И старик, усевшись за свой стол, начал разрабатывать большой, идеологически выдержанный ребус. Первым долгом он набросал карандашом гуся, держащего в клюве букву «Г», большую и тяжелую, как виселица. Работа ладилась.

Зося принялась накрывать к обеду. Она переходила от буфета с зеркальными иллюминаторами к столу и выгружала посуду. Появилась фаянсовая суповая чашка с отбитыми ручками, тарелки с цветочками и без цветочков, пожелтевшие вилки и даже компотница, хотя к обеду никакого компота не предполагалось. Вообще дела Синицких были плохи. Ребусы и шарады приносили в дом больше волнений, чем денег. С домашними обедами, которые старый ребусник давал знакомым гражданам и которые являлись главной статьей домашнего дохода, тоже было плохо. Подвысоцкий и Болце уехали в отпуск, Стульян женился на гречанке и стал обедать дома, а Побирухина вычистили из учреждения по второй категории, и он от волнения потерял аппетит и отказался от обедов. Теперь он ходил по городу, останавливал знакомых и произносил одну и ту же полную скрытого сарказма фразу: «Слышали новость? Меня вычистили по второй категории!» И некоторые знакомые сочувственно отвечали: «Вот наделали делов эти бандиты Маркс и Энгельс». А некоторые ничего не отвечали, косили на Побирухина огненным глазом и проносились мимо, труся портфелями. В конце концов из всех нахлебников остался один, да и тот не платил уже неделю, ссылаясь на задержку жалования.

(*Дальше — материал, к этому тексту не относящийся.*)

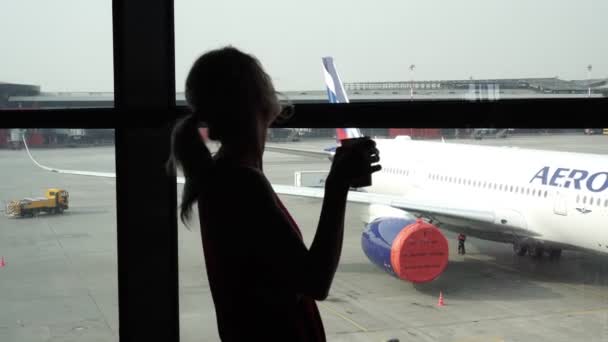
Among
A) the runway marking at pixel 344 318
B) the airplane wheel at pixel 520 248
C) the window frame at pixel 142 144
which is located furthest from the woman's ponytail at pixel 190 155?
the airplane wheel at pixel 520 248

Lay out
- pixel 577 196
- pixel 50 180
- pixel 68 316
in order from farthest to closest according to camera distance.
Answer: pixel 577 196, pixel 50 180, pixel 68 316

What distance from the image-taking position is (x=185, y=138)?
0.74 m

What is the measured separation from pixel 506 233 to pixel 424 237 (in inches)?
70.1

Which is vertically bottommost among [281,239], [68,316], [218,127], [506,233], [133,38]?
[506,233]

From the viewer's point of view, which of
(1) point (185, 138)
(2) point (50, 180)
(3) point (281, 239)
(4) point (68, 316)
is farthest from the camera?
(2) point (50, 180)

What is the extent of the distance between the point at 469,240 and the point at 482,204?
469 mm

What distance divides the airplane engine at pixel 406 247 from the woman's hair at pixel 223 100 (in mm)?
4113

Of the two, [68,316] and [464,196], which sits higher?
[68,316]

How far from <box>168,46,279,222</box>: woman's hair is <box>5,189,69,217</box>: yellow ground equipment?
3.53ft

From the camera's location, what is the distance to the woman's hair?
2.31 feet

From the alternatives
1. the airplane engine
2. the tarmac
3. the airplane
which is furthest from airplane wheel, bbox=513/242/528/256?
the tarmac

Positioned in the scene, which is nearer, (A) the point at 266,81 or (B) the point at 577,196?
(A) the point at 266,81

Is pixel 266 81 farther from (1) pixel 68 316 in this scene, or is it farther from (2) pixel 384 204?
(2) pixel 384 204

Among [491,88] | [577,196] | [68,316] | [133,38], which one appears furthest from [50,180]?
[577,196]
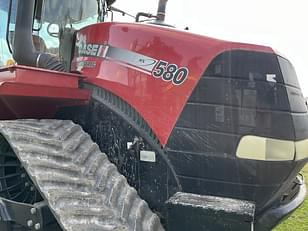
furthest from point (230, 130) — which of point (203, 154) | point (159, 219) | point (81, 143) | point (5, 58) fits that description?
point (5, 58)

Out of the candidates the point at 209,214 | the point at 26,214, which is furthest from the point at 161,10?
the point at 26,214

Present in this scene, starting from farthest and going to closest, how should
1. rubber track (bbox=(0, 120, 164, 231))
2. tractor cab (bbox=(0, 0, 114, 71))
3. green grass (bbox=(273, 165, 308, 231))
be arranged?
1. green grass (bbox=(273, 165, 308, 231))
2. tractor cab (bbox=(0, 0, 114, 71))
3. rubber track (bbox=(0, 120, 164, 231))

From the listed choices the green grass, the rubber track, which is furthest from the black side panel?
the green grass

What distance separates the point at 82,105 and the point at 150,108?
1.81ft

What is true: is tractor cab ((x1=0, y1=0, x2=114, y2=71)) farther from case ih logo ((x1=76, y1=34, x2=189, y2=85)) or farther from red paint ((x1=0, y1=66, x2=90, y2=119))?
case ih logo ((x1=76, y1=34, x2=189, y2=85))

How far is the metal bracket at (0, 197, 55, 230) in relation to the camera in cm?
239

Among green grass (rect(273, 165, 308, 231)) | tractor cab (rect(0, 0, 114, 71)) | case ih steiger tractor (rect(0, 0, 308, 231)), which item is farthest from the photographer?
green grass (rect(273, 165, 308, 231))

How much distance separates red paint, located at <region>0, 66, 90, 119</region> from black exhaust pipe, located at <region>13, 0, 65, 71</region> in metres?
0.34

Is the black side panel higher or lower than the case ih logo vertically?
lower

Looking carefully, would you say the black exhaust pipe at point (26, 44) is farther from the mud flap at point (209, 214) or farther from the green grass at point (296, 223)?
the green grass at point (296, 223)

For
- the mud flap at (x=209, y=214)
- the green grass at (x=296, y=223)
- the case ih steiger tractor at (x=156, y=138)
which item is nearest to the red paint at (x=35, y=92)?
the case ih steiger tractor at (x=156, y=138)

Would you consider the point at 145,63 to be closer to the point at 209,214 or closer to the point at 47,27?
the point at 209,214

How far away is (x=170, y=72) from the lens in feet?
8.32

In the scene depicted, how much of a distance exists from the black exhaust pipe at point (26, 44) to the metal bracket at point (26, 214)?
1.00 m
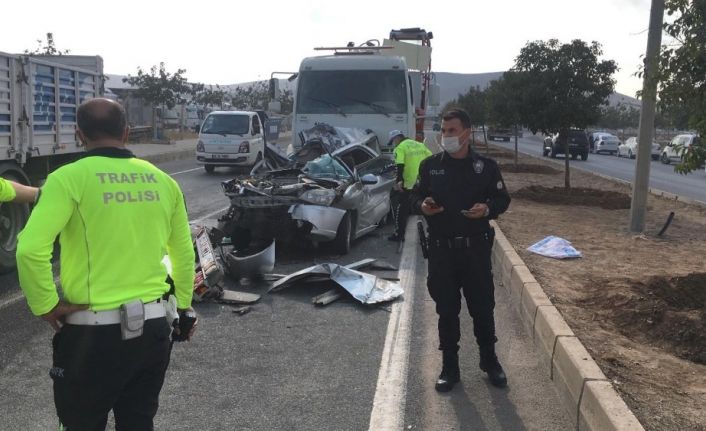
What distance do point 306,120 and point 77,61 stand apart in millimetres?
4009

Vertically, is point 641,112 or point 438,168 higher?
point 641,112

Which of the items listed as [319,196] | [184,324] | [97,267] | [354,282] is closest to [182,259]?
[184,324]

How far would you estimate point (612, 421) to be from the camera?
326 cm

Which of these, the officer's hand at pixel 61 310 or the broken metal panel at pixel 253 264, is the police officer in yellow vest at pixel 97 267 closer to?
the officer's hand at pixel 61 310

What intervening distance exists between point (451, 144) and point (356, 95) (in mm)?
8105

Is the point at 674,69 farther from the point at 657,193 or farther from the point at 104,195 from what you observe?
the point at 657,193

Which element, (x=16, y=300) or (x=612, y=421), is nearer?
(x=612, y=421)

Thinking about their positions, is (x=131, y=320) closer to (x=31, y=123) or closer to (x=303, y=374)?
(x=303, y=374)

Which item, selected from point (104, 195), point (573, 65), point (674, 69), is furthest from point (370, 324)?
point (573, 65)

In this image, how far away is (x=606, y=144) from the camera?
150 feet

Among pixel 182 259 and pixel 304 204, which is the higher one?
pixel 182 259

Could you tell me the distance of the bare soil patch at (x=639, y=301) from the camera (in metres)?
3.81

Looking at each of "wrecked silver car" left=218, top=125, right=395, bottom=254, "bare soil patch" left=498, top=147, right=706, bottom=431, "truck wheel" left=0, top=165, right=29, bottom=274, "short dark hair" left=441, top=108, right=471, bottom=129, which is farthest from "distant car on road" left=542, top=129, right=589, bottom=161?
"short dark hair" left=441, top=108, right=471, bottom=129

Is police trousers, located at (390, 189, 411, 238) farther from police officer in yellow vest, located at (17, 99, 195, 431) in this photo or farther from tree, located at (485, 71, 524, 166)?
police officer in yellow vest, located at (17, 99, 195, 431)
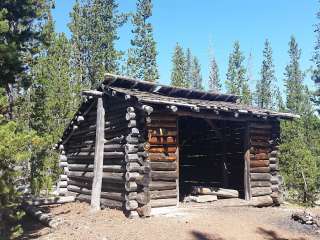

Недовольно задвигав плечами, Зося отправилась в кухню, а когда вернулась, за обеденным столом сидел последний столовник – Александр Иванович Корейко.

В обстановке внеслужебной Александр Иванович не казался человеком робким и приниженным. Но все же настороженное выражение ни на минуту не сходило с его лица. Сейчас он внимательно разглядывал новый ребус Синицкого. Среди прочих загадочных рисунков был там нарисован нуль, из которого сыпались буквы «Т», елка, из-за которой выходило солнце, и воробей, сидящий на нотной строке. Ребус заканчивался провернутой вверх запятой.

– Этот ребус трудненько будет разгадать! – говорил Синицкий, похаживая вокруг столовника. – Придется вам посидеть над ним, Александр Иванович.

– Придется, придется, – ответил Корейко с усмешкой, – только вот гусь меня смущает. К чему бы такой гусь? А-а-а. Есть. Готово. «В борьбе обретешь ты право свое»?